## [Selected text]
* * * * *

France's second largest city, notorious in the 1960s as a link in the "French Connection" which funnelled heroin from Turkey to Europe and the United States, has been hit this year by a spate of drug-related murders.

"The gangrene of crime is spreading through France," warned National Front (FN) leader Marine Le Pen, who chose the Mediterranean port city as the venue for the party's annual meeting this month.

"Marseille is not the exception - it's the shape of things to come," she told the party faithful.

Designated by the European Union as a 2013 "European Capital of Culture", Marseille is actually seeing something of a renaissance as its refurbished docks and a museum of Mediterranean civilisation pull in ever more tourists.

The city of 850,000 has become a hub for the cruise sector, and expects to handle one million passengers this year, up from just over 120,000 fifteen years ago. Tax incentives have encouraged start-ups and unemployment has nearly halved in two decades to slightly above the national average of 10.9 percent.

* * * * *

## [Entries supplied]

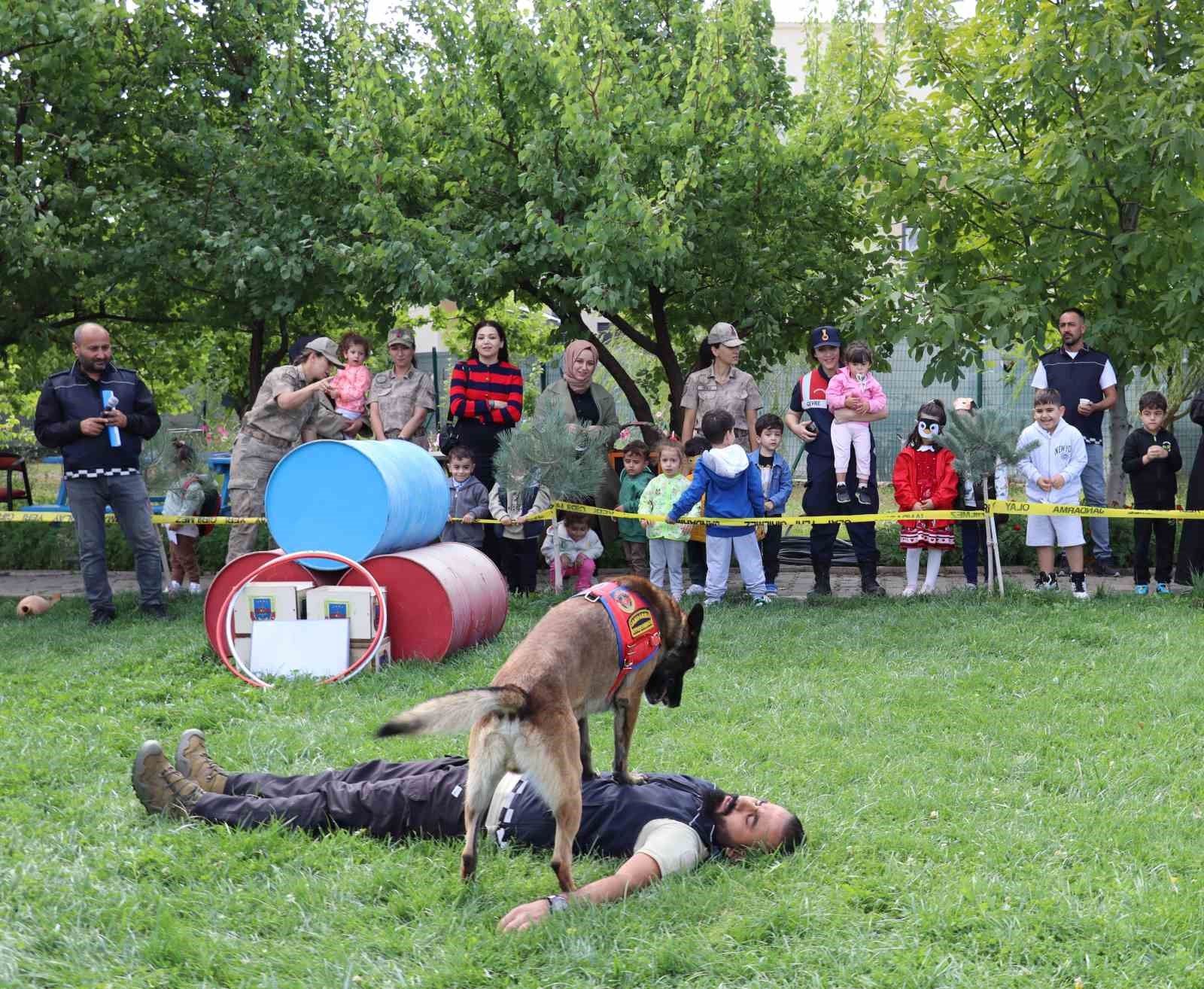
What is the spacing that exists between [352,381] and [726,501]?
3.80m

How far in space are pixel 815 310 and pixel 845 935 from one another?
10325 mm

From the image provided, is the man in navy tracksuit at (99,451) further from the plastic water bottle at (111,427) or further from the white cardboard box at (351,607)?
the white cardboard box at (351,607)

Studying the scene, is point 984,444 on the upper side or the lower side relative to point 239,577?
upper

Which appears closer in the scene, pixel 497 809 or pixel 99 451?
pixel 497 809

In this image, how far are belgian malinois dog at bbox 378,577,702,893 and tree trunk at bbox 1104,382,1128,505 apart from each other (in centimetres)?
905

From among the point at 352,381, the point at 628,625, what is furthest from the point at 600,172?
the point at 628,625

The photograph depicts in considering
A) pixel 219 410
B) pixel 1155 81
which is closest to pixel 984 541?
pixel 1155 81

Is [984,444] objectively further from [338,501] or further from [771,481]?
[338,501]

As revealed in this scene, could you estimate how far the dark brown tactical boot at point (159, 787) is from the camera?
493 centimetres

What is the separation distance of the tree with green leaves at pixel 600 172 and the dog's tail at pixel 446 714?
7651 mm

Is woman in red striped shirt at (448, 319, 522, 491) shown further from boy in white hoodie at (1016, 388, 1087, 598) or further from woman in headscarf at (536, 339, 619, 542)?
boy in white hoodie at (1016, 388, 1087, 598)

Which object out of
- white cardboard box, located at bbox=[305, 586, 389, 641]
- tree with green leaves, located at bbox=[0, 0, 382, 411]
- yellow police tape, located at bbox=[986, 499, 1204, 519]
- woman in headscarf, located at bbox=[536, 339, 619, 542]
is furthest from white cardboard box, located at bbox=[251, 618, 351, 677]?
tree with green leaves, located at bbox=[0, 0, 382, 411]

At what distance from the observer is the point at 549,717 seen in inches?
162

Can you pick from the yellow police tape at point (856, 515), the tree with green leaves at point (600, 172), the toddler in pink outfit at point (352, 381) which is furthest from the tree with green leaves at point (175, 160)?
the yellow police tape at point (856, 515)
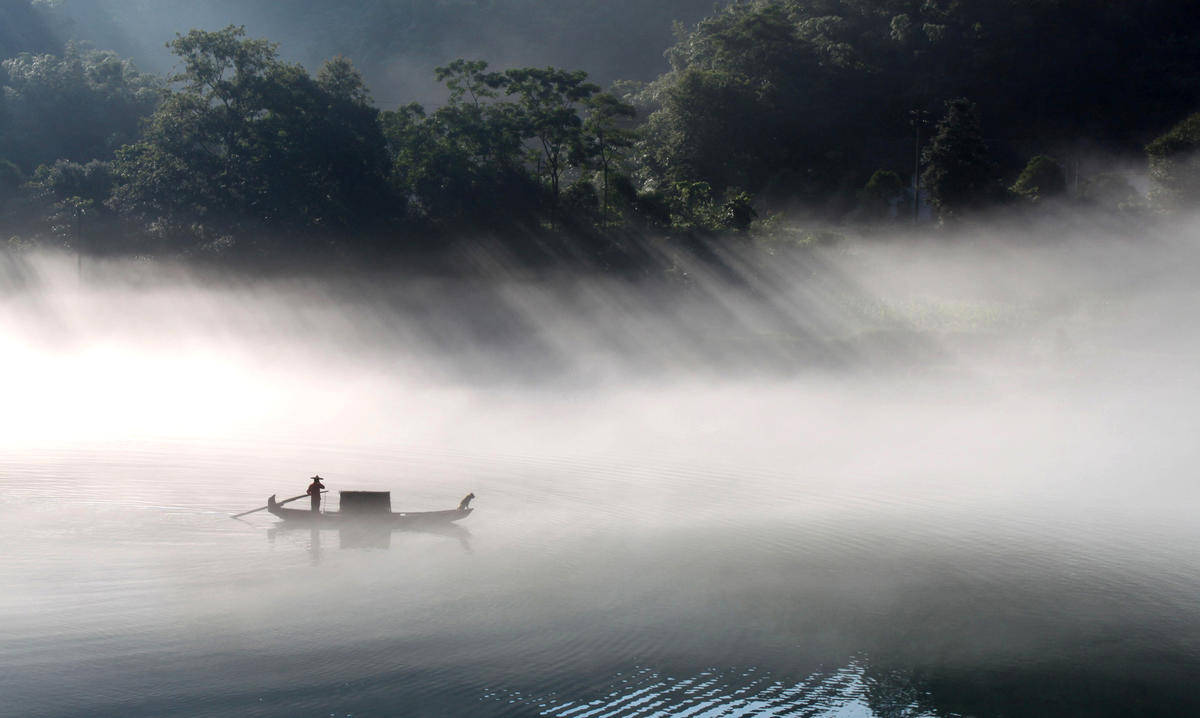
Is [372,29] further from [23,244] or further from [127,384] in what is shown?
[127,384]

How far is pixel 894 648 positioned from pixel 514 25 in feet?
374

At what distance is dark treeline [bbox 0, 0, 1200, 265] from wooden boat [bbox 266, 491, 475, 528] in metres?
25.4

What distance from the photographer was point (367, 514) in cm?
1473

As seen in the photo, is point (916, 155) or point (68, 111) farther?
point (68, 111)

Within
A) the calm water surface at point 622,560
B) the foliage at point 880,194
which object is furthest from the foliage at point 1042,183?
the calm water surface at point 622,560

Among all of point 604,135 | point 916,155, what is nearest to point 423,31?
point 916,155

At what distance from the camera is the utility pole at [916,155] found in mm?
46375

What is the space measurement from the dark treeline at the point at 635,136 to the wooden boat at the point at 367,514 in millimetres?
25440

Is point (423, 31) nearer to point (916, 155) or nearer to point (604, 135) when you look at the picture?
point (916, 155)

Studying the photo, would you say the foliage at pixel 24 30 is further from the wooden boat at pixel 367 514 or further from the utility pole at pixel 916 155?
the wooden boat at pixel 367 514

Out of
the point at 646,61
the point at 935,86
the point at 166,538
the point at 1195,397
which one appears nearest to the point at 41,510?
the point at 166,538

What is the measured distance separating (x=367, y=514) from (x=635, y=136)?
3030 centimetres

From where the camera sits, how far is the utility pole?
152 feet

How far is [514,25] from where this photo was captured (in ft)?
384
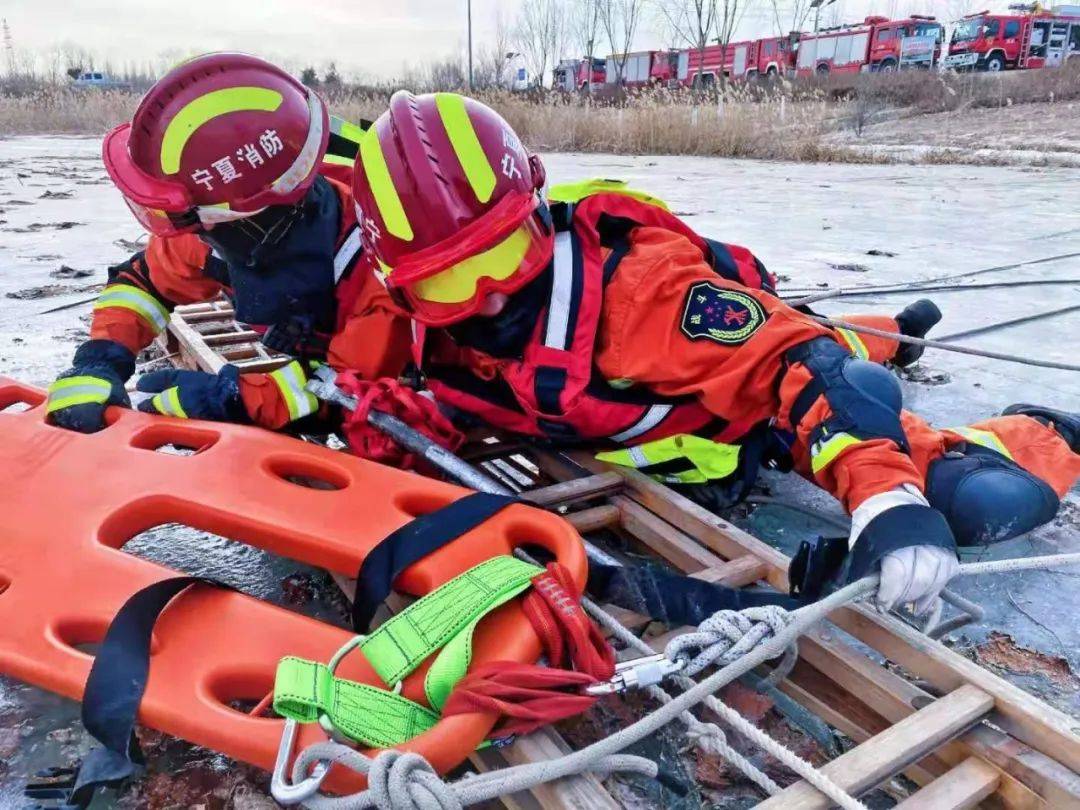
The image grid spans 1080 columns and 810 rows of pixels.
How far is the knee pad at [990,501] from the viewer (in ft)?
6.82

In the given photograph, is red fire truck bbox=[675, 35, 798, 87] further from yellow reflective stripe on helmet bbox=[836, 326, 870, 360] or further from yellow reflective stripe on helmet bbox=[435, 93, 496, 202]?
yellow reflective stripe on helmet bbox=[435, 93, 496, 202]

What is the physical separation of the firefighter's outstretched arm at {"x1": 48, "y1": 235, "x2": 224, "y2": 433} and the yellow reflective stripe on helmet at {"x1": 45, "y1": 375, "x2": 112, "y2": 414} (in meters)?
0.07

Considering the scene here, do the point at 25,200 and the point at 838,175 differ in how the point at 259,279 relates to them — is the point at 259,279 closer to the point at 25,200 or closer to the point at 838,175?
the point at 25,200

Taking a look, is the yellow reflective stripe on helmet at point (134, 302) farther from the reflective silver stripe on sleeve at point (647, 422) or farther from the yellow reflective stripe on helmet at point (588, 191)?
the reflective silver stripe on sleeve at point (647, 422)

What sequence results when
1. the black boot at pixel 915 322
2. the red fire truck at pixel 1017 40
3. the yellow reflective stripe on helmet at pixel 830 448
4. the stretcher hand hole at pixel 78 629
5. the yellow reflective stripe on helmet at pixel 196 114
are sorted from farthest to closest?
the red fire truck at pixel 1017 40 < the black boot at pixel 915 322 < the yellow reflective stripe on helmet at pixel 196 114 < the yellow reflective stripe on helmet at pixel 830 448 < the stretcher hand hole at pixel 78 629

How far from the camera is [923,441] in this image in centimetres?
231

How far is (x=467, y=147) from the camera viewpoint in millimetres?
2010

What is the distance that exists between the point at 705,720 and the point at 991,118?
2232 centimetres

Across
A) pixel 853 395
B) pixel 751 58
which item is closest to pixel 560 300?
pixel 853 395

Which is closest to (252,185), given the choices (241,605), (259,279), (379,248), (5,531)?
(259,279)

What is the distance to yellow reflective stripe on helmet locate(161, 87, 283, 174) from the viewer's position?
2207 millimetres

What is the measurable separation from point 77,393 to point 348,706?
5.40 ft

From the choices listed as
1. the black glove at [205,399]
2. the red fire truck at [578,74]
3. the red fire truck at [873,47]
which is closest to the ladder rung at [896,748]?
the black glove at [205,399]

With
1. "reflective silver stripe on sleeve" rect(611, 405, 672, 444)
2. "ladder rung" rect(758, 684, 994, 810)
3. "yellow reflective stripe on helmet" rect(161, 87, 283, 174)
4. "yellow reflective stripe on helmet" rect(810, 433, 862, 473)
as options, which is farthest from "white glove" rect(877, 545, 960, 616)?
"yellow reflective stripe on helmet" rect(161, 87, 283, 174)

* * * * *

## [Assigned task]
Transcribe the stretch of the Marseille text from "France's second largest" through "the party faithful.".

## [Your solution]
France's second largest city, notorious in the 1960s as a link in the "French Connection" which funnelled heroin from Turkey to Europe and the United States, has been hit this year by a spate of drug-related murders.

"The gangrene of crime is spreading through France," warned National Front (FN) leader Marine Le Pen, who chose the Mediterranean port city as the venue for the party's annual meeting this month.

"Marseille is not the exception - it's the shape of things to come," she told the party faithful.